Problem statement → Extend the personal account below about training to become a therapist while living with ME/CFS, starting right after its last sentence.

Page extract →

•••••

A little context into what brought me here, what I thought the experience would be and what it actually has been so far.
I started this Journey back in 2018 but unfortunately at the same time my physical health was deteriorating fast, with little knowledge as to why or what was wrong with me. I ended up having to take a year out and was eventually diagnosed with ME/CFS. An extremely debilitating chronic illness which resulted in me flitting between my bed and a wheelchair for most of that year.
Over the course of that year I did so much research into ME that I was able to rehabilitate myself back into a different kind of normality. No more boozy nights, which actually I don't miss at all, putting me first because my energy levels have limits. This often entails letting people down regularly due to flare ups; which used to riddle me with guilt. I am proud to say I no longer feel those intense feelings anymore but I'll explain more about that later.
So in 2019 I was able to begin my journey into becoming a therapist. Wow! I am not entirely sure what I was expecting it to look like but nothing in the world could have prepared me for the reality of the experience.
This intense part of the course will altogether be two years of self work. Yep, thats right, you heard me... two years of SELF WORK! I mean I knew after I'd finished I probably wouldn't be as reactive as what I've always been in my life but never to the extent that I am so content and at peace with my authentic self that I have no shame in putting my needs first in almost every aspect of my life; apart from when it comes to my kids of course.
I am able to implement boundaries within my relationships to suit my needs, something I have never done before and again I have no shame or guilt for doing this.

•••••

Recorded data →
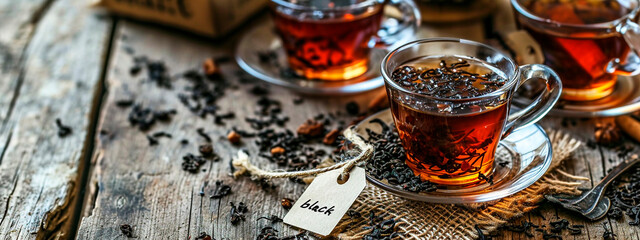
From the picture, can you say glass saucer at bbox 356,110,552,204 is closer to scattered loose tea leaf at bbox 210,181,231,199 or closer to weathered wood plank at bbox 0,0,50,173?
scattered loose tea leaf at bbox 210,181,231,199

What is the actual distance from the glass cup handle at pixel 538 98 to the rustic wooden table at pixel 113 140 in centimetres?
Result: 20

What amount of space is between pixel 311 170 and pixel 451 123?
34 centimetres

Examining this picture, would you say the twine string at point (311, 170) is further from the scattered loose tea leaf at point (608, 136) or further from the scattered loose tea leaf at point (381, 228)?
the scattered loose tea leaf at point (608, 136)

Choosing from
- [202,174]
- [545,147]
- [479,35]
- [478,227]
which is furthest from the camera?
[479,35]

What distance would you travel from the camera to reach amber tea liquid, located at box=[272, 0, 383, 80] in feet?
6.39

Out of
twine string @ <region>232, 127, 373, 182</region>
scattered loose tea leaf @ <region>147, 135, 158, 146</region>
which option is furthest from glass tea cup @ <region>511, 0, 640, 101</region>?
scattered loose tea leaf @ <region>147, 135, 158, 146</region>

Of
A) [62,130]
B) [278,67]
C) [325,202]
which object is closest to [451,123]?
[325,202]

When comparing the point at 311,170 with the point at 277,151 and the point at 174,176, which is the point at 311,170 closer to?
the point at 277,151

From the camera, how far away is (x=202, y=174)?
5.50 ft

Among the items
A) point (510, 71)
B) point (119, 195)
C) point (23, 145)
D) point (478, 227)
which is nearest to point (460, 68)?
point (510, 71)

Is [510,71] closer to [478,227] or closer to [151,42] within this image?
[478,227]

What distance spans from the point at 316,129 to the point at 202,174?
344mm

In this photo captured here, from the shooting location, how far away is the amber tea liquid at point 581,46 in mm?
1775

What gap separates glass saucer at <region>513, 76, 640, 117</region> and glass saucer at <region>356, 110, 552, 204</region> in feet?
0.76
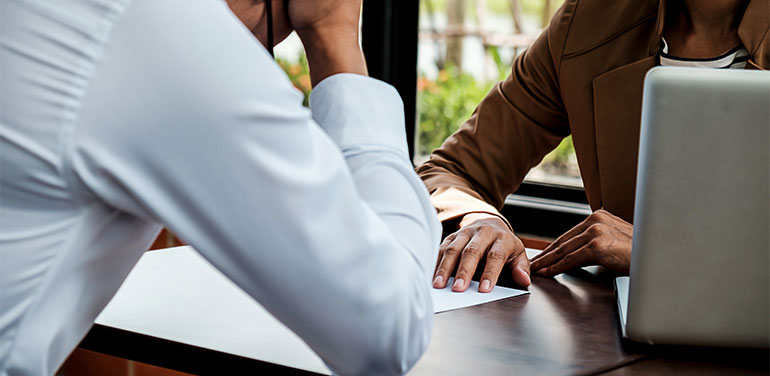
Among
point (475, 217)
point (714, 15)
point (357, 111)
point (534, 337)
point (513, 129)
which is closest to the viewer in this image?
point (357, 111)

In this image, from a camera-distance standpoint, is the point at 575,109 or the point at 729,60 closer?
the point at 729,60

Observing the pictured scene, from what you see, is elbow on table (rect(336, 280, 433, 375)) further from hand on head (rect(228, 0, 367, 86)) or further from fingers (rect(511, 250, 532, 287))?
fingers (rect(511, 250, 532, 287))

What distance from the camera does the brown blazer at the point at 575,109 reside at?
5.23 ft

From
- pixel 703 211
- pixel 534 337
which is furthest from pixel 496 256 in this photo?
A: pixel 703 211

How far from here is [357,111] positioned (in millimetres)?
694

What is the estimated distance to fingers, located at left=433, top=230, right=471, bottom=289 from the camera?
1.01 meters

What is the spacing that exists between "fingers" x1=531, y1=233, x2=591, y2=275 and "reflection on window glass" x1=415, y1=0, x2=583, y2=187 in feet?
4.81

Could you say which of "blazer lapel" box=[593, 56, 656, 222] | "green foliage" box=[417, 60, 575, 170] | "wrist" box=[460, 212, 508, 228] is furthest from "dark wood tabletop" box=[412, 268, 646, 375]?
"green foliage" box=[417, 60, 575, 170]

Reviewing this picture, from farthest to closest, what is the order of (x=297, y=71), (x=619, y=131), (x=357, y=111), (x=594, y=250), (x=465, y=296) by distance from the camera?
(x=297, y=71) < (x=619, y=131) < (x=594, y=250) < (x=465, y=296) < (x=357, y=111)

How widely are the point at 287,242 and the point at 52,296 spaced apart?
0.62 feet

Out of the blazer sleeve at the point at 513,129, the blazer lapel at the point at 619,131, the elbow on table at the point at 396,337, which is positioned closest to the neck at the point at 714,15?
the blazer lapel at the point at 619,131

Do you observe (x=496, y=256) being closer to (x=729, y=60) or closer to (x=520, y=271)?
(x=520, y=271)

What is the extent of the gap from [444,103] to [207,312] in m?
1.98

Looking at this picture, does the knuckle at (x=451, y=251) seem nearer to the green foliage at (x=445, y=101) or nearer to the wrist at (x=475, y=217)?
the wrist at (x=475, y=217)
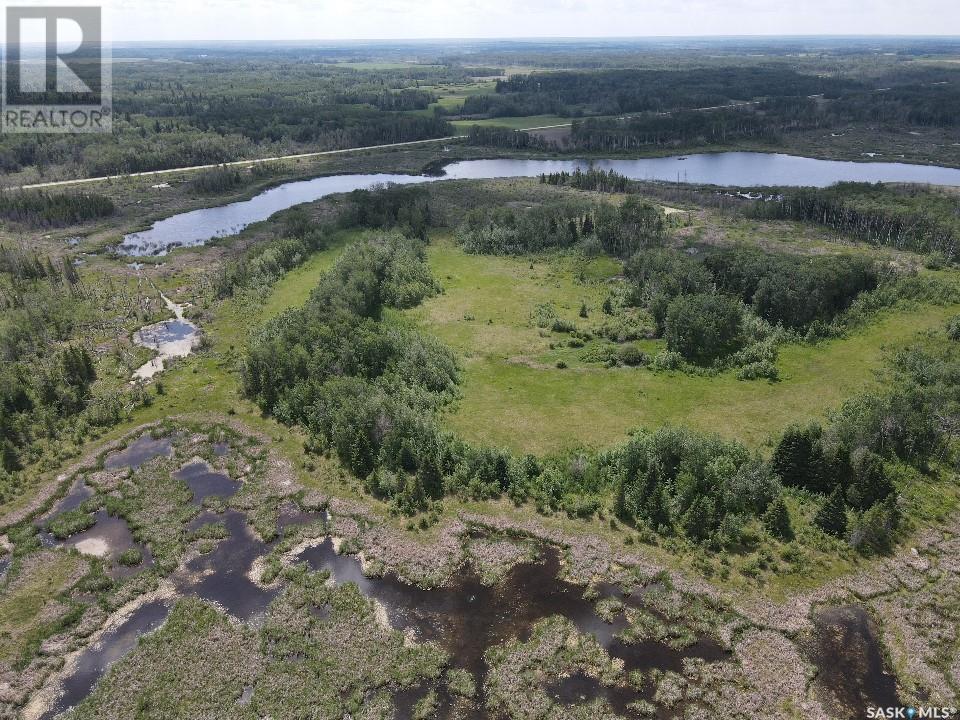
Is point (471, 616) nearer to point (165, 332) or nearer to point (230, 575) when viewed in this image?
point (230, 575)

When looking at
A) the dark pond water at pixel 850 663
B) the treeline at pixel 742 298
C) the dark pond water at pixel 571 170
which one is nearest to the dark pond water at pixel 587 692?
the dark pond water at pixel 850 663

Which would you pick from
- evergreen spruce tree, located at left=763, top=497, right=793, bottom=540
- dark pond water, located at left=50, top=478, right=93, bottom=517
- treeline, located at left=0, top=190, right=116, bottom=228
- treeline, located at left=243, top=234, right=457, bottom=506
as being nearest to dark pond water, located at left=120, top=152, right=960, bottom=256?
treeline, located at left=0, top=190, right=116, bottom=228

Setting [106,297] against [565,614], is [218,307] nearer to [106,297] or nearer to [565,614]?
[106,297]

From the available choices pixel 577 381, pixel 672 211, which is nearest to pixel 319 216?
pixel 672 211

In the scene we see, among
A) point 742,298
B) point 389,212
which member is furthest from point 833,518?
point 389,212

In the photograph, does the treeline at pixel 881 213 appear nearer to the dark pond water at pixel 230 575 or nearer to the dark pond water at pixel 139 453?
the dark pond water at pixel 230 575

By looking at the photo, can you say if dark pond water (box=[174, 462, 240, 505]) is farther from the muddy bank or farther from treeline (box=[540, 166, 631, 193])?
treeline (box=[540, 166, 631, 193])
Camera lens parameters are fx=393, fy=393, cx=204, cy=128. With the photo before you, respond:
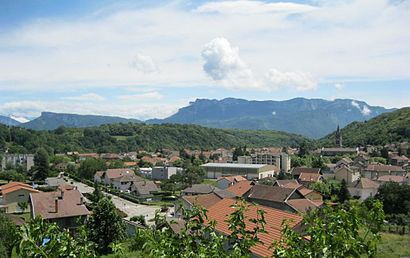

•••••

Answer for this exercise →
The first year we learnt about Carl Rodgers and his theories about 'self', about relationships and about the impact of early trauma and how this shapes our ‘way of being‘ right into adulthood. If we never look at it, then that would be our 'way of being' all our lives.
Now I know everyone's process is different but my 'way of being' prior to this work was pretty much a raging ball of angry energy, constantly on high alert.
I lashed out at people who upset me, took things very personally and was quite literally unable to reason and regulate my own emotions (this is not a new me but a new process of continued self development).
Imagine carrying all that anger around for that amount of time... I am 32 now, so that's many years of anger inside me - no wonder my health deteriorated, my body gave up on me because I didn't listen to It.
So throughout these blogs I will write a mixture of my learnings about theory into the human psyche and the impact this has on our physical health, alongside my personal development, thoughts and feelings thus far.